Vu avec beaucoup d’intérêt mercredi 10 janvier à La Ferme du Buisson (Noisiel) le documentaire du cinéaste Raymond Depardon 12 jours.
Nous avions vu, il y a quelques mois, à la Fondation Henri Cartier-Bresson (2 Impasse Lebouis, 75014 Paris) l’exposition Traverser du photographe Raymond Depardon. Cette Fondation s’installera au 79 rue des Archives, 75003 Paris en 2018.
Filmographie abrégée:
- 1982 San Clemente.
- 1983 Faits divers.
- 1988 Urgences.
- 1994 Délits flagrants.
- 2004 10e chambre, instants d’audience.
- 2016 Les Habitants.
Depuis la loi du 27 septembre 2013, toute personne internée en hôpital psychiatrique sans son consentement (soit 92 000 cas par an en France) doit être présentée à un juge des libertés et de la détention dans un délai de douze jours. Le juge dispose d’un rapport du psychiatre, mais il n’y a pas de présence médicale lors de l’entretien. Le documentaire montre le face à face du juge et du patient, assisté de son avocat. Dans tous les cas, existe-t-il un péril imminent?
Le film a été tourné à l’Hôpital Le Vinatier de Bron, commune de la métropole de Lyon.
Depardon s’est toujours intéréssé comme documentariste à la justice et à la psychiatrie.
Le film s’ouvre par un long travelling dans le couloir vide d’un hôpital moderne. Pour les audiences, trois caméras. Un classique champ-contrechamp. De gros plans. Depardon ne bouge presque pas, ne sortira de la pièce que pour quelques intermèdes montrant le parc, la cour, les couloirs, les rues avoisinantes, la brume du matin. Il se concentre sur la parole, l’échange, l’écoute. Les juges sont bienveillants, et les malades abrutis par les médicaments. Tous sont enfermés dans la même pièce. Huis-clos. Les 10 patients de 12 Jours (parmi les 72 que le cinéaste a pu suivre) ont été enfermés sans consentement. La conclusion est la même: maintien de l’enfermement. Les juges (deux hommes, deux femmes) ne vont jamais contre l’avis des médecins. Selon les statistiques, les juges confirment les décisions des psychiatres dans 91 % des cas. Leurs discours, souvent dérangeants, sont le reflet des maux de notre société: souffrance au travail, place de l’immigré, difficultés d’intégration, violences faites aux femmes, peur du terrorisme. Ces malades sont si loin, si près de nous. Depardon a placé en exergue de son film la phrase de Michel Foucault, tirée d’Histoire de la folie à l’âge classique : «De l’homme à l’homme vrai, le chemin passe par le fou.»
“Pourquoi avez-vous signé autant de travaux, films, photos, sur l’enfermement?

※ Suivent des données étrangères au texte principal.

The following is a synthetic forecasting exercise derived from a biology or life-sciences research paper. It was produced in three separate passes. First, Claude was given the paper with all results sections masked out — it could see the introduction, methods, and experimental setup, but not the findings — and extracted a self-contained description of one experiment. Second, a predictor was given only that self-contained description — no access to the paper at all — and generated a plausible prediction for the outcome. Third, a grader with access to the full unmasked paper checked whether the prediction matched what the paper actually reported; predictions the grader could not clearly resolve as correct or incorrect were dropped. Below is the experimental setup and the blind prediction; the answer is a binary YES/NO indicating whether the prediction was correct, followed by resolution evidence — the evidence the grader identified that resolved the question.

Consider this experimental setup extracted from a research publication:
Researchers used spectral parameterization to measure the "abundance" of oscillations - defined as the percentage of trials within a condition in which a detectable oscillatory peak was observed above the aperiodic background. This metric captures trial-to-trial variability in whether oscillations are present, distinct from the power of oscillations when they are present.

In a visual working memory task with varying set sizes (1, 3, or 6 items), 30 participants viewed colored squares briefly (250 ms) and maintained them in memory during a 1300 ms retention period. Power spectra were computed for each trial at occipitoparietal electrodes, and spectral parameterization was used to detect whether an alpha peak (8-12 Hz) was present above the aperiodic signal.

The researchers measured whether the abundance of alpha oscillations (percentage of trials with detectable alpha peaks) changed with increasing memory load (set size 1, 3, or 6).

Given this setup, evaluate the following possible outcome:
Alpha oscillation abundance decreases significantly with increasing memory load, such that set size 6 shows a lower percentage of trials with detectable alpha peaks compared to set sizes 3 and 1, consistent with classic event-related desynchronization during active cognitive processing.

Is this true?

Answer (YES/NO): NO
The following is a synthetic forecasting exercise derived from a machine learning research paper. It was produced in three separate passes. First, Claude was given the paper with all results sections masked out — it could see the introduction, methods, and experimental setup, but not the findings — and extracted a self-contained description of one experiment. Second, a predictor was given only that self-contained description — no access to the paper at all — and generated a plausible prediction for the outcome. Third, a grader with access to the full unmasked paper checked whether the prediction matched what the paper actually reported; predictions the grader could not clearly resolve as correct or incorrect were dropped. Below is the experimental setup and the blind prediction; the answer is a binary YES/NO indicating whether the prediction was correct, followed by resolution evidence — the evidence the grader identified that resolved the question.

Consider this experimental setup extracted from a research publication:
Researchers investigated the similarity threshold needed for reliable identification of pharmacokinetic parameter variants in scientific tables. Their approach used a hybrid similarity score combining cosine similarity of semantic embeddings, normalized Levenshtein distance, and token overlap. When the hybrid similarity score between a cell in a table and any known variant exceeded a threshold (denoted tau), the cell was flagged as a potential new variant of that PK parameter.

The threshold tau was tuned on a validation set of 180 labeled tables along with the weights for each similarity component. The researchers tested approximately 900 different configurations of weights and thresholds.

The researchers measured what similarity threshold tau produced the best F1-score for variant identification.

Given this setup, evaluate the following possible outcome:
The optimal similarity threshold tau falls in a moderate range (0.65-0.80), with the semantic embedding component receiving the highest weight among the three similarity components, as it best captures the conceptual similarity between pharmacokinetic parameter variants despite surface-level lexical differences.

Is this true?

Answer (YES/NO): YES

Je m’interroge souvent là-dessus. Je suis attiré par l’enfermement. Pourtant, j’ai eu une enfance très heureuse, mes parents ne m’ont jamais donné une gifle. Peut-être que j’ai une idée très XIXe siècle de la liberté. J’aime être libre au sens paysan, aller et venir, en liberté.” (Interview publiée dans Le Monde le 26/05/2017)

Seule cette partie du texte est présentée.